* begin *

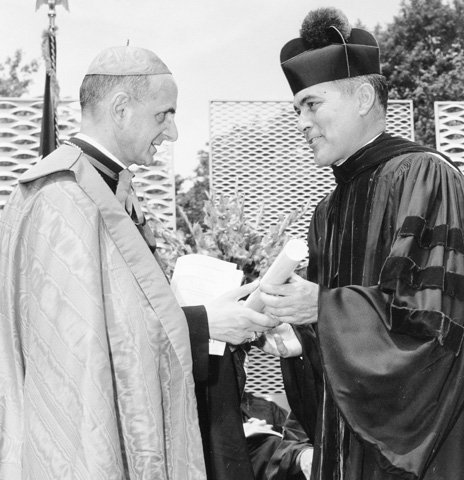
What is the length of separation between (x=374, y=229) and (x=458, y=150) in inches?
326

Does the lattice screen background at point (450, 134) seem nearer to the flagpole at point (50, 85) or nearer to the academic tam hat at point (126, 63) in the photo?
the flagpole at point (50, 85)

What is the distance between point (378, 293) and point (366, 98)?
2.58ft

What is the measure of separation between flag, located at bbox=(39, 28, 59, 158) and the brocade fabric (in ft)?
6.57

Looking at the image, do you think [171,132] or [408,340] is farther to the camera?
[171,132]

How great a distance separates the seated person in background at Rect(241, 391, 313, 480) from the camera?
4.05 metres

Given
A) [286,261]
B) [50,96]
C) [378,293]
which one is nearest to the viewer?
[286,261]

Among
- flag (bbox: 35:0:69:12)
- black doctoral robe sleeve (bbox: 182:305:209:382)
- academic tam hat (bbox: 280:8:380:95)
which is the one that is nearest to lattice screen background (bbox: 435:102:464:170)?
flag (bbox: 35:0:69:12)

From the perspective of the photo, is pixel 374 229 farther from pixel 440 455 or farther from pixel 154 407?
pixel 154 407

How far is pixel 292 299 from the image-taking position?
2.46 meters

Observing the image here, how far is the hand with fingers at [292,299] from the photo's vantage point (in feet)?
8.05

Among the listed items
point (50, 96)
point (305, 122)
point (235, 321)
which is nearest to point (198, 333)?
point (235, 321)

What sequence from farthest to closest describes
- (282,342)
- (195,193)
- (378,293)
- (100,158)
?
(195,193), (282,342), (100,158), (378,293)

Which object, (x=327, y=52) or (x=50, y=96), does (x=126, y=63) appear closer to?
(x=327, y=52)

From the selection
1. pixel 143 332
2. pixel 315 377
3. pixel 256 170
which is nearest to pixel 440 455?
pixel 315 377
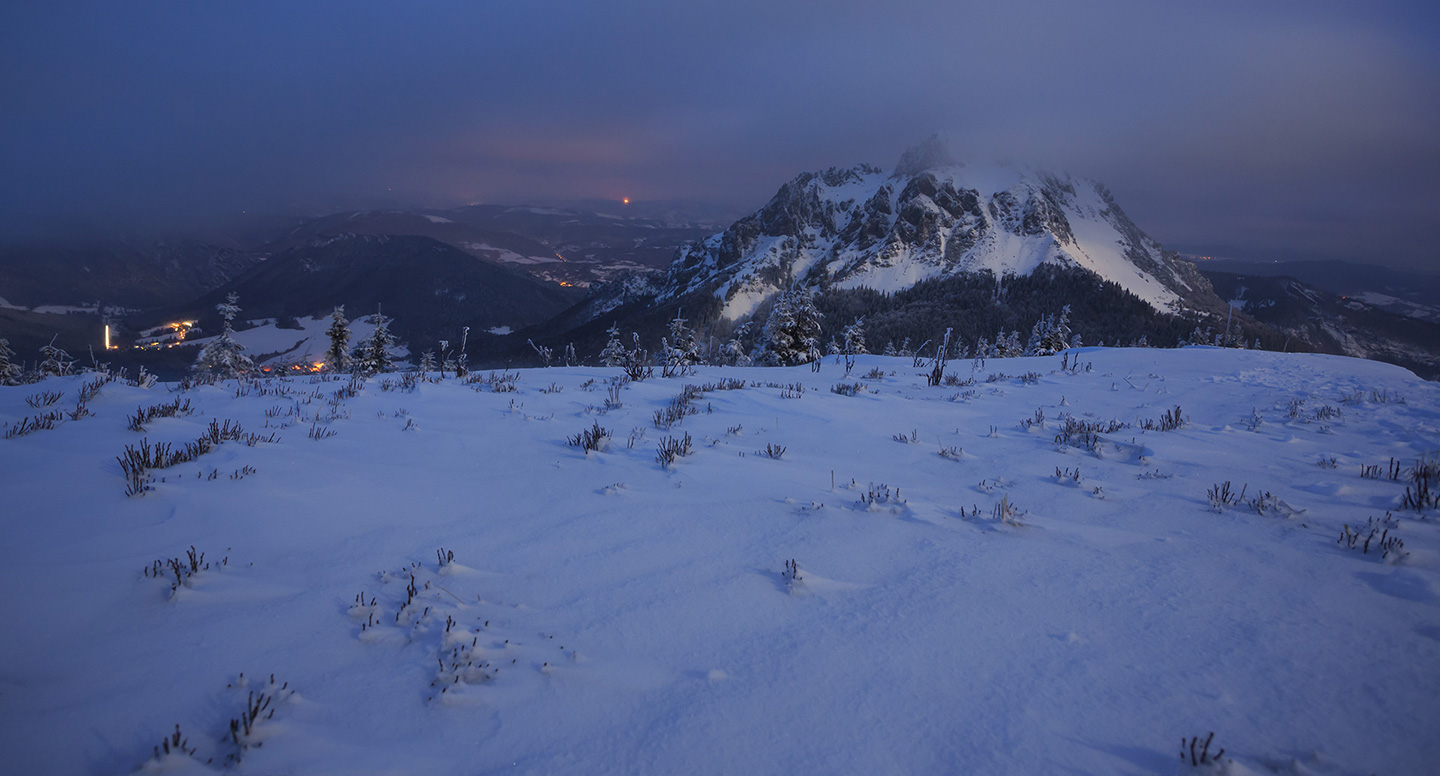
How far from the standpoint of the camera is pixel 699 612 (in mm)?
2906

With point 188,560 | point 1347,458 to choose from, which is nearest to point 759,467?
point 188,560

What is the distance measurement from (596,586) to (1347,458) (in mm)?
7470

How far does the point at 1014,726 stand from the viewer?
2.12 meters

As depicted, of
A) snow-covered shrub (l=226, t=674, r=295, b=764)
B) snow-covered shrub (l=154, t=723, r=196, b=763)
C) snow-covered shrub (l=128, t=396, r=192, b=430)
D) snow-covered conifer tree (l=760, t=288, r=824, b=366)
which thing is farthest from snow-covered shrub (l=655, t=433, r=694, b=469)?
snow-covered conifer tree (l=760, t=288, r=824, b=366)

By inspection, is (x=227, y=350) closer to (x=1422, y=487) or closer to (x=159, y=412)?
(x=159, y=412)

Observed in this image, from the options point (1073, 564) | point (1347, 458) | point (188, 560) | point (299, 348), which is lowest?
point (299, 348)

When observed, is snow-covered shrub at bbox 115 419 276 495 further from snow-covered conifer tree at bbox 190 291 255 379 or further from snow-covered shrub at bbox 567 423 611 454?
snow-covered conifer tree at bbox 190 291 255 379

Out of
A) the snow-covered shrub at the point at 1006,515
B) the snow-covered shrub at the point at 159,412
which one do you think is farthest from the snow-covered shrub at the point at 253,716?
the snow-covered shrub at the point at 159,412

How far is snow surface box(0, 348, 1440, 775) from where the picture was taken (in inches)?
79.8

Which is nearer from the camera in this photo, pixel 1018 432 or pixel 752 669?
pixel 752 669

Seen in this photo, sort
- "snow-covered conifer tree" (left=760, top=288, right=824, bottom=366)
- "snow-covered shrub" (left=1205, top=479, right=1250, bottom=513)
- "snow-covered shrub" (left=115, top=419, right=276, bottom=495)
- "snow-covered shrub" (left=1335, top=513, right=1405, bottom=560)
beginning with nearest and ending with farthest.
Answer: "snow-covered shrub" (left=1335, top=513, right=1405, bottom=560)
"snow-covered shrub" (left=115, top=419, right=276, bottom=495)
"snow-covered shrub" (left=1205, top=479, right=1250, bottom=513)
"snow-covered conifer tree" (left=760, top=288, right=824, bottom=366)

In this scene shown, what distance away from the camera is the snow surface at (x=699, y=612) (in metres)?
2.03

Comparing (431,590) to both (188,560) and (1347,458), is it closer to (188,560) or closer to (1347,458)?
(188,560)

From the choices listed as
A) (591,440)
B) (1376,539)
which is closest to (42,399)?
(591,440)
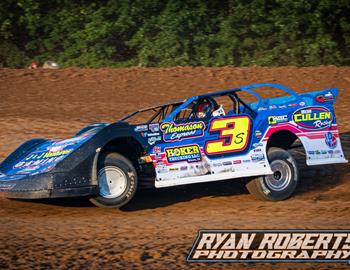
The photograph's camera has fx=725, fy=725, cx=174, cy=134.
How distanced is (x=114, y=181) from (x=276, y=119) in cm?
252

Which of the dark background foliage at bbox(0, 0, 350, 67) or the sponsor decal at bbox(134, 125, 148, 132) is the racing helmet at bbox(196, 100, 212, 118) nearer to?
the sponsor decal at bbox(134, 125, 148, 132)

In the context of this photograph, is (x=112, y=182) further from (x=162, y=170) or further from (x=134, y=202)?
(x=134, y=202)

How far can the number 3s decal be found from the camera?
9891 millimetres

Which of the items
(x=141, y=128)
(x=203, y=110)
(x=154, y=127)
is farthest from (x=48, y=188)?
(x=203, y=110)

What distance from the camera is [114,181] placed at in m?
9.42

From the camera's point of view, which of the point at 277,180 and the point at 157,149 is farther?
the point at 277,180

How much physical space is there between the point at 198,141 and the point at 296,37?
1328 centimetres

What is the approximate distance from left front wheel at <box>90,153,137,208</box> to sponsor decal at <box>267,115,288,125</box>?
2135mm

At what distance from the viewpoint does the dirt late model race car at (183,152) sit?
9172mm

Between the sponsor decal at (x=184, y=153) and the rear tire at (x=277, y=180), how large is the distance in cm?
101

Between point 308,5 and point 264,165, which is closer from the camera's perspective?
point 264,165

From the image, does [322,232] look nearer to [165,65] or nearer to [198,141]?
[198,141]

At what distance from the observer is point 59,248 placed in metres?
7.17

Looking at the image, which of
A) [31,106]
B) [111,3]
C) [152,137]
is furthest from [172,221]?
[111,3]
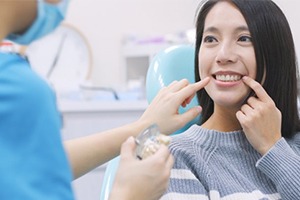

* end *

**REQUIREMENTS**
Pull out each line of the material above that contains the word "nearer", matching case exactly.

**FULL ANSWER**
Does the lattice screen background at point (450, 134) seem nearer to the flagpole at point (50, 85) or nearer to the academic tam hat at point (126, 63) in the photo?
Which is nearer from the camera in this photo, pixel 1018 432 or pixel 752 669?
Which of the dark background foliage at bbox(0, 0, 350, 67) or the sponsor decal at bbox(134, 125, 148, 132) is the racing helmet at bbox(196, 100, 212, 118) nearer to?
From the image, does [322,232] look nearer to [165,65] or nearer to [198,141]?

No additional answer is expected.